# Alıntılanan Metin
··········

Müslümanlar yeryüzünde mazlum durumdadır. Kanları akıtılan, memleketleri işgal edilen, yağmalanan, namusları kirletilen, hakları yenilen ve inançlarıyla alay edilen Müslümanlardır. Bir büyük medeniyetin mensupları olan bizler, ne acıdır ki boynu bükük ve mahcup durumdayız. Küffarın çizmeleri altında İslam coğrafyaları çiğnenmektedir. Çocukların çığlıkları anaların feryadına karışırken, şeytan ve dostları yeryüzünü ifsat etmeye devam ediyorlar. Toplumlar Allah’a meydan okurcasına bir hayat yaşıyorlar. İdeolojiler bataklığına umut bağlayan insanlık, çırpındıkça daha da batıyor. Küfür aynı safta birleşerek şirk ve haramları çılgınca teşvik ediyor, Müslümanlar ise Peygamberî mücadeleyi terk ederek başka şeylerle meşgul oluyorlar. Bu büyük sorumluluğa ve davetçiye olan ihtiyaca rağmen, ümmetin bir kısmı davet sorumluluğunu bilmediğinden, diğer bir kısmı ise korku, tembellik ve gaflet yüzünden köşesinde bekleyip Allah’a davetten geri duruyor. Kimileri de İslam için ağlayıp sızlandıkları, zühd ve takva peşinde koştukları halde bir türlü harekete geçip Allah’ın dinini hâkim kılmak için mücadele etmiyor.
Oysaki Allah Rasulü, ashabına davetin uzletten çok daha önemli olduğunu yaşantısıyla öğretmiş ve davetten bir an bile geri durmamıştı. O’nun talebelerinden İbni Mes’ud Radıyallahu Anh, Kufelilerden bazılarının tenhaya çekilip ibadete koyulduklarını duyunca yanlarına gitti. Kendisini sevinçle karşılayan âbidlere; “Sizi bu yaptığınıza iten sebep nedir?” dedi. Onlar da: “Kalabalıklardan uzaklaşıp ibadet etmek istedik” dediler. Bunun üzerine Abdullah ibni Mes’ud: “Herkes sizin yaptığınızı yaparsa, davet göreviyle ve cihadla kim uğraşacak? Vallahi siz şehre dönmeyinceye kadar buradan gitmeyeceğim” buyurdu.5
Görüldüğü gibi mesele davet olduğunda, özel ibadetlerle meşgul olmak bile yerilmiş iken, tamamen dünyaya dalmanın hükmünü siz düşünün.

··········

Veri öğeleri

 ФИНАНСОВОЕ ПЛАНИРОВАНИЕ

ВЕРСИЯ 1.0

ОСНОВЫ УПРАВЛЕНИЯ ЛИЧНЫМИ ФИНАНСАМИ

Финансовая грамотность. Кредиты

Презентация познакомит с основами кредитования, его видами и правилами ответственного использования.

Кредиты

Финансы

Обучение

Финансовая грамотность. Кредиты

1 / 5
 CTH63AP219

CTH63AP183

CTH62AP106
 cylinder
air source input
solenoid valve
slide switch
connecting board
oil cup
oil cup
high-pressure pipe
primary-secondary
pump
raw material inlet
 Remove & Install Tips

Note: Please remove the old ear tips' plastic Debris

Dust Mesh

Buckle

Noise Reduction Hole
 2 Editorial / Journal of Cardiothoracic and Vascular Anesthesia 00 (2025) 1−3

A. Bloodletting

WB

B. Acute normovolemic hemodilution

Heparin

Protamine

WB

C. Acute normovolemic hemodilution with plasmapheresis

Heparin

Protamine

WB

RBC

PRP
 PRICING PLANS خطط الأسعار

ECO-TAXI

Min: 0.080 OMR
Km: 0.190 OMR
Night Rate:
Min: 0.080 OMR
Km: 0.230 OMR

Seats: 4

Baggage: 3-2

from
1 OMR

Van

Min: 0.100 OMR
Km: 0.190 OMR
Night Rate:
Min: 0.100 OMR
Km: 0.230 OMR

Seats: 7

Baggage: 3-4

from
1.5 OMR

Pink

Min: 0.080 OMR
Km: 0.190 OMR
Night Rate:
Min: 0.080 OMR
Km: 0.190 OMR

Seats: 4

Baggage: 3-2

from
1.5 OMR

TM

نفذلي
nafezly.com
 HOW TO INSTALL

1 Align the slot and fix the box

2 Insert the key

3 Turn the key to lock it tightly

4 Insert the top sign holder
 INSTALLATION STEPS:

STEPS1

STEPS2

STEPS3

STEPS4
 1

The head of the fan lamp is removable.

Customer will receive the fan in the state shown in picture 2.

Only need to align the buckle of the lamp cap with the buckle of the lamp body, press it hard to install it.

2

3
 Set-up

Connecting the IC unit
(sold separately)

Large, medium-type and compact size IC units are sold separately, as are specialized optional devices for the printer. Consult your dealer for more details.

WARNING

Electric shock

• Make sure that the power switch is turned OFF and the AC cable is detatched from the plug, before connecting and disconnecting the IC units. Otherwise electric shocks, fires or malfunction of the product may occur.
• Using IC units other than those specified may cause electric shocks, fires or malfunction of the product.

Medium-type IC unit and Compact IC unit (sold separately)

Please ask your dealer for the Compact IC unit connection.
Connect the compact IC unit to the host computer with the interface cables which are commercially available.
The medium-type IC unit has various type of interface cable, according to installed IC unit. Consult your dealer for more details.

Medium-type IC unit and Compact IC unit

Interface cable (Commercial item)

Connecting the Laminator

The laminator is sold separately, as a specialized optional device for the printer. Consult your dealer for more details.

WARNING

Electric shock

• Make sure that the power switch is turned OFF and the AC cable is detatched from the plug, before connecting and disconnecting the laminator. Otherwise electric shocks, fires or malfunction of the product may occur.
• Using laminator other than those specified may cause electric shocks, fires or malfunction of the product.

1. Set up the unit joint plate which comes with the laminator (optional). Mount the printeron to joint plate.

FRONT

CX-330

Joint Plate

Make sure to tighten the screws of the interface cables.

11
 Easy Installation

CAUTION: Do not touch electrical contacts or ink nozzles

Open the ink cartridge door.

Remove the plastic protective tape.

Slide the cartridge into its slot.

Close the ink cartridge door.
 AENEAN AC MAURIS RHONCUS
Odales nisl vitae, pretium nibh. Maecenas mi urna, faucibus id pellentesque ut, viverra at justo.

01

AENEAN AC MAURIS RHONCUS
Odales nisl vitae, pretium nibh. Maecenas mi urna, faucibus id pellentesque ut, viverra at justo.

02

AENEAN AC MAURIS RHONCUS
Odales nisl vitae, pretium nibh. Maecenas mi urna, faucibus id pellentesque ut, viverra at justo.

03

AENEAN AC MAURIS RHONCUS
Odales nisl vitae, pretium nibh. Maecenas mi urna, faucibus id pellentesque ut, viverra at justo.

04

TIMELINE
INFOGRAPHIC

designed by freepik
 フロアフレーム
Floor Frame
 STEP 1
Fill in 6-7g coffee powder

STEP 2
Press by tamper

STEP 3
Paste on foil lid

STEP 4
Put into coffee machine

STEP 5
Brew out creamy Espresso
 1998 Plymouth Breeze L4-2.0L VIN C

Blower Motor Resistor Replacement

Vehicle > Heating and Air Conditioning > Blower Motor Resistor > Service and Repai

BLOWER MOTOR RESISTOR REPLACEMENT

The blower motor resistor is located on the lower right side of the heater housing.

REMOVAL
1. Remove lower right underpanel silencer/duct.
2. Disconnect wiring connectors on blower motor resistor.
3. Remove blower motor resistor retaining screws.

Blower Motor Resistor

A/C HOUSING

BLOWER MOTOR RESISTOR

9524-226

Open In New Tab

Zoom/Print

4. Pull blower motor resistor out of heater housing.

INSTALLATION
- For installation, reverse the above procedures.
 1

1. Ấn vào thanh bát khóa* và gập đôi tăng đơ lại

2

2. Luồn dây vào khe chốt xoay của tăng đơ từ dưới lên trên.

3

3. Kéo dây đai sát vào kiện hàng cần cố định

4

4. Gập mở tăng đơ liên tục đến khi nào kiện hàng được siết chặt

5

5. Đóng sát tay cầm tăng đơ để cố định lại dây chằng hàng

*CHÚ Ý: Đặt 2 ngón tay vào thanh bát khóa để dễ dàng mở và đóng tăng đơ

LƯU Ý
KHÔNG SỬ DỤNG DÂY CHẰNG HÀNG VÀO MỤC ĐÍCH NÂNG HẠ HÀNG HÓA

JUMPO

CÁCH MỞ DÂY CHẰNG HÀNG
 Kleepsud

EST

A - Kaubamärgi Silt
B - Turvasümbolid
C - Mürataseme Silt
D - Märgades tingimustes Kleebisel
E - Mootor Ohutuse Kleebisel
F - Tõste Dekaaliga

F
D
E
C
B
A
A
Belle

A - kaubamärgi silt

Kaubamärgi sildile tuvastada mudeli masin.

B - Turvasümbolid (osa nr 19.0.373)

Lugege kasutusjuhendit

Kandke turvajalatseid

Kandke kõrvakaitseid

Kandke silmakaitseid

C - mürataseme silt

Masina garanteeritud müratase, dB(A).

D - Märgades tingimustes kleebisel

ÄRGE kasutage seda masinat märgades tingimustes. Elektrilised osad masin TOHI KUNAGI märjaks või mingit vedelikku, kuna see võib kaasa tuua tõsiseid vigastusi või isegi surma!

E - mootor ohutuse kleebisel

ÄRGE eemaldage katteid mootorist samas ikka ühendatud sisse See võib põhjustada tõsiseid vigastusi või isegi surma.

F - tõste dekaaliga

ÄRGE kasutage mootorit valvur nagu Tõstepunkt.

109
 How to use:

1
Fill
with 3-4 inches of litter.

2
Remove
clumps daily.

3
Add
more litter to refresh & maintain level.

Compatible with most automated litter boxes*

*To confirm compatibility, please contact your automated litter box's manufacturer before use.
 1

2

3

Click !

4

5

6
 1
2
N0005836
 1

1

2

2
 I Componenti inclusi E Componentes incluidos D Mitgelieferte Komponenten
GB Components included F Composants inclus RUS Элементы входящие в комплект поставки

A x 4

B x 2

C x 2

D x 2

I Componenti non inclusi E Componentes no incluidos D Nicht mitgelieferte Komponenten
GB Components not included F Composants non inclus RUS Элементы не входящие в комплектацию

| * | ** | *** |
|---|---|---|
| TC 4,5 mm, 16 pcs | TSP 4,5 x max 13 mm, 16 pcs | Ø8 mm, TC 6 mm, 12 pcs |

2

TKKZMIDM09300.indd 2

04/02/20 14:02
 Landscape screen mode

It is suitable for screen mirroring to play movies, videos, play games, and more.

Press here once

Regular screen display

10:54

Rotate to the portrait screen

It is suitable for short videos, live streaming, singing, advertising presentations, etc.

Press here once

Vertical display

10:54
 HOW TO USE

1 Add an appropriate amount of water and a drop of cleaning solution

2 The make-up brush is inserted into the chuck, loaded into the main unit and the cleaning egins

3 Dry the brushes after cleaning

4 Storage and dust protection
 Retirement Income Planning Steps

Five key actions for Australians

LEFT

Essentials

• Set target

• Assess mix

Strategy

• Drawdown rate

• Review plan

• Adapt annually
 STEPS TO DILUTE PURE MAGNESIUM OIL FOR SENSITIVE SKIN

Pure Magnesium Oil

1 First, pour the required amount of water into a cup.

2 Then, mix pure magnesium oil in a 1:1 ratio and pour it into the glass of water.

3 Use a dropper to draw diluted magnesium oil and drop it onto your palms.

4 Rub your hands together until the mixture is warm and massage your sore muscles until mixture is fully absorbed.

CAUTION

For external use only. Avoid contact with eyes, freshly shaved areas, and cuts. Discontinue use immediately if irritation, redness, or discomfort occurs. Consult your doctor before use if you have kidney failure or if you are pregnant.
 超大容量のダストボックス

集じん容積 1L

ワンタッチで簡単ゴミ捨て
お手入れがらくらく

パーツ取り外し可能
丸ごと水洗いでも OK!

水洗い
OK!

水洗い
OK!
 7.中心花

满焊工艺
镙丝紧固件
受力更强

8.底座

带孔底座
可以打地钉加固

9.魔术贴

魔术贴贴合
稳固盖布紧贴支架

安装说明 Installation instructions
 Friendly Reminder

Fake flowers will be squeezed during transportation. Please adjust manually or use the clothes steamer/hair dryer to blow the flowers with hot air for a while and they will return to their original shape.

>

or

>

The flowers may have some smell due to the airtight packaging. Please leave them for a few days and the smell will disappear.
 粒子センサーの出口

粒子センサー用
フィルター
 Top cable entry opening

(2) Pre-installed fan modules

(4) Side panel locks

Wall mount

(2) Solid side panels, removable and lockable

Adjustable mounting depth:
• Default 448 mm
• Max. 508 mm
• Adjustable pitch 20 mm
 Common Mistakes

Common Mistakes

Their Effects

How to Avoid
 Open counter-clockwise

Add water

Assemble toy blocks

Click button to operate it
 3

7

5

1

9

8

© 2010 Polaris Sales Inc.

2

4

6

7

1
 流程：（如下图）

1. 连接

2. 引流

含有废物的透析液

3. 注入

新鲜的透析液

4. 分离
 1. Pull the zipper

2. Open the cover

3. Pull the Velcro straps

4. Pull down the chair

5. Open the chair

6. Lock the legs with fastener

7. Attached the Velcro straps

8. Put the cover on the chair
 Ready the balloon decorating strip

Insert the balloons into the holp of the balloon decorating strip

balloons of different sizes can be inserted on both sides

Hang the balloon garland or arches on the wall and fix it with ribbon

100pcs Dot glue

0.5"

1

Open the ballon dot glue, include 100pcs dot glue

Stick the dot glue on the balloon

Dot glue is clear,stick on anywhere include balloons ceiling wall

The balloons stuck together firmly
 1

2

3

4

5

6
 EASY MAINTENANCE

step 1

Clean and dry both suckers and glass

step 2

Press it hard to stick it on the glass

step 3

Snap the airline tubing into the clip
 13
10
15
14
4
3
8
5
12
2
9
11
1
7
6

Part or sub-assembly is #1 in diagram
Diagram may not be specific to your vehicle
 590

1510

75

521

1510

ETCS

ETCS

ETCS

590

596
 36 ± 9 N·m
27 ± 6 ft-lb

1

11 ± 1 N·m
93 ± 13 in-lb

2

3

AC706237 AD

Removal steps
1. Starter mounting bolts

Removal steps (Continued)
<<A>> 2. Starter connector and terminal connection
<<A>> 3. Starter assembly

··········

# Görevin Amacı
Davet konulu metinde "Oysaki Allah Rasulü, ashabına" sözleriyle başlayıp "hükmünü siz düşünün." sözleri de dâhil olmak üzere bu sözlere kadar uzanan bölümü harfi harfine kopyalayınız.

# Alıştırmanın Çözümü
Oysaki Allah Rasulü, ashabına davetin uzletten çok daha önemli olduğunu yaşantısıyla öğretmiş ve davetten bir an bile geri durmamıştı. O’nun talebelerinden İbni Mes’ud Radıyallahu Anh, Kufelilerden bazılarının tenhaya çekilip ibadete koyulduklarını duyunca yanlarına gitti. Kendisini sevinçle karşılayan âbidlere; “Sizi bu yaptığınıza iten sebep nedir?” dedi. Onlar da: “Kalabalıklardan uzaklaşıp ibadet etmek istedik” dediler. Bunun üzerine Abdullah ibni Mes’ud: “Herkes sizin yaptığınızı yaparsa, davet göreviyle ve cihadla kim uğraşacak? Vallahi siz şehre dönmeyinceye kadar buradan gitmeyeceğim” buyurdu.5
Görüldüğü gibi mesele davet olduğunda, özel ibadetlerle meşgul olmak bile yerilmiş iken, tamamen dünyaya dalmanın hükmünü siz düşünün.